A tale of two states: Contrasting economic policy in California and Texas
https://siepr.stanford.edu/publicat...trasting-economic-policy-california-and-texas
California’s shrinking population has big impacts
https://calmatters.org/commentary/2022/04/california-population-decline/
California is collapsing
Once seen as a progressive's paradise, the state is drifting towards a new kind of feudalism
https://unherd.com/2021/02/the-collapse-of-california/
https://www.pressreader.com/usa/woonsocket-call/20230120/281582359749928
California is going the way of Detroit or Pittsburg. Business and industry are on the way out being taxed and regulated to death. The latest one in California is the oil industry. The state is by regulation alone forcing that industry to close up shop and leave. There is nothing coming in to replace it either.
When workers have to live in substandard housing, or even are living in their cars, there's a serious problem going on, and that's where California is already at. The average wage earner in the state can't afford rent much of the time, let alone buy a house.

## Exercises to complete
1. Do these statements agree with the California passage? Answer yes or no for each and quote the words of the text that decide it.
(a) The state is pushing the oil industry out through regulation.
(b) New business is arriving to take the oil industry's place.
(c) The average wage earner in the state can readily buy a house.
2. Can you rewrite the California passage, beginning at the words "A tale of two" and stopping after "replace it either.", with "oil industry" changed to "auto industry"?
The records play no part in what is asked here.

## Supplied material
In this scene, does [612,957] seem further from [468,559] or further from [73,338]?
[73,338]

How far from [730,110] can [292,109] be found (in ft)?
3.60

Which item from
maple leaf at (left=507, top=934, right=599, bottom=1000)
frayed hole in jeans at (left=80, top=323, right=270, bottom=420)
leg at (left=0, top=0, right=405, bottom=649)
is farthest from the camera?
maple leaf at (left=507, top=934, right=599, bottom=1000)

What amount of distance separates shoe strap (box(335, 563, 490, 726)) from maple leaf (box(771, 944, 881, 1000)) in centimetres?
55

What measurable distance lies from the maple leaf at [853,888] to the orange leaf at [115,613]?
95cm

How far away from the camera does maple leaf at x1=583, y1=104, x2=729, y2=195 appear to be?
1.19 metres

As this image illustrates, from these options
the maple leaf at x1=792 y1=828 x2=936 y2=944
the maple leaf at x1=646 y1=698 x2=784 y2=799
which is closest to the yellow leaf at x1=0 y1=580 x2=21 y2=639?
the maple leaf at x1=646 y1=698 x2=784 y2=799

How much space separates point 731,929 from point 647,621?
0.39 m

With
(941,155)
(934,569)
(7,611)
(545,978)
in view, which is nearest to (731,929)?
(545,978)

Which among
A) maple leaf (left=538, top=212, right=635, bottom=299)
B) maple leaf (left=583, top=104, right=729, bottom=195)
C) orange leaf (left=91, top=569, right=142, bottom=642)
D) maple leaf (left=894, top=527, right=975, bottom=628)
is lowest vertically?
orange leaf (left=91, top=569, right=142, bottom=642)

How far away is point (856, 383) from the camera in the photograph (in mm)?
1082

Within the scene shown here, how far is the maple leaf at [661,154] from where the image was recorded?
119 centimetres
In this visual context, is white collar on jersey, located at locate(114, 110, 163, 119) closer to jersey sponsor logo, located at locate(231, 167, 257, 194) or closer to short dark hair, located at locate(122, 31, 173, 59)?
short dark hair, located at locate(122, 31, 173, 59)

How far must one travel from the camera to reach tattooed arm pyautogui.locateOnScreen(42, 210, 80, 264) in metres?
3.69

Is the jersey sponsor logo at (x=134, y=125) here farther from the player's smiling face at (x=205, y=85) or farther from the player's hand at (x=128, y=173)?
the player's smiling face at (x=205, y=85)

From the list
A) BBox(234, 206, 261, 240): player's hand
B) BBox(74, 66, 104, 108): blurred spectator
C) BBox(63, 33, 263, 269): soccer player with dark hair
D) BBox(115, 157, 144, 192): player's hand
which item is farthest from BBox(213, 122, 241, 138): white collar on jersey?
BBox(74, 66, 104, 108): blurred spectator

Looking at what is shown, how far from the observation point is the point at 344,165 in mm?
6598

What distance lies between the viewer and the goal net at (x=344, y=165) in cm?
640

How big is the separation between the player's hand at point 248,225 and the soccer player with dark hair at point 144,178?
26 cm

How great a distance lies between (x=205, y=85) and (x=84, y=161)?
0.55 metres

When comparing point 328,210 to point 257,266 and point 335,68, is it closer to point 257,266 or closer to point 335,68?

## Solution set
1.
(a) Yes: "The state is by regulation alone forcing that industry to close up shop and leave."
(b) No: "There is nothing coming in to replace it either."
(c) No: "The average wage earner in the state can't afford rent much of the time, let alone buy a house."

2.
A tale of two states: Contrasting economic policy in California and Texas
https://siepr.stanford.edu/publicat...trasting-economic-policy-california-and-texas
California’s shrinking population has big impacts
https://calmatters.org/commentary/2022/04/california-population-decline/
California is collapsing
Once seen as a progressive's paradise, the state is drifting towards a new kind of feudalism
https://unherd.com/2021/02/the-collapse-of-california/
https://www.pressreader.com/usa/woonsocket-call/20230120/281582359749928
California is going the way of Detroit or Pittsburg. Business and industry are on the way out being taxed and regulated to death. The latest one in California is the auto industry. The state is by regulation alone forcing that industry to close up shop and leave. There is nothing coming in to replace it either.